By Joseph Hogue, CFA
Colgate-Palmolive (NYSE:CL) releases 4th quarter earnings before the market opens on the 26th with revenue estimates at $4.5 billion and estimates of $1.31 per share. This would be flat per share net over the most recent quarter but an increase of 2.7% in revenues. The following analysis is a summary of the full report available free on our site.
Institutional ownership, the smart money funds and billionaire investors, has an imposing interest in Colgate with 71% of the shares outstanding. This is somewhat expected as the company is included in many indices like consumer staples and dividend payers, and would need to be included in funds that track those indices. However, we see institutional ownership in competitors at significantly lower percentages, 65% for Clorox (NYSE:CLX) and just 53% for Procter & Gamble (NYSE:PG). State Street alone owns 7.7% of the company for an investment of $3.3 billion, almost twice as much as the next largest institutional owner.
So much interest, especially relative to peers, is a strong vote of confidence for the shares but the smart money has been proven dumb before and I maintain my neutral position on the company.

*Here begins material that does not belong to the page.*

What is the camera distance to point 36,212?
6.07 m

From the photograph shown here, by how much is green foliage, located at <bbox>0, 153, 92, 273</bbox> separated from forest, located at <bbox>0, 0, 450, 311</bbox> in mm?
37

A diversified product line-up with geographically diversified revenues
Colgate-Palmolive is a leading consumer products company operating in two primary segments: oral, personal and household care; and pet nutrition. The oral, personal and home care segment accounts for approximately 87% of total sales but is itself split into: oral care (43%), home products (22%), and personal care (22%). Segment sales as a percentage of total revenues have been fairly consistent over the past three years. Percentage of sales from the oral care segment has increased from 41% while home products and pet nutrition have both fallen as a percentage of total sales by one percent.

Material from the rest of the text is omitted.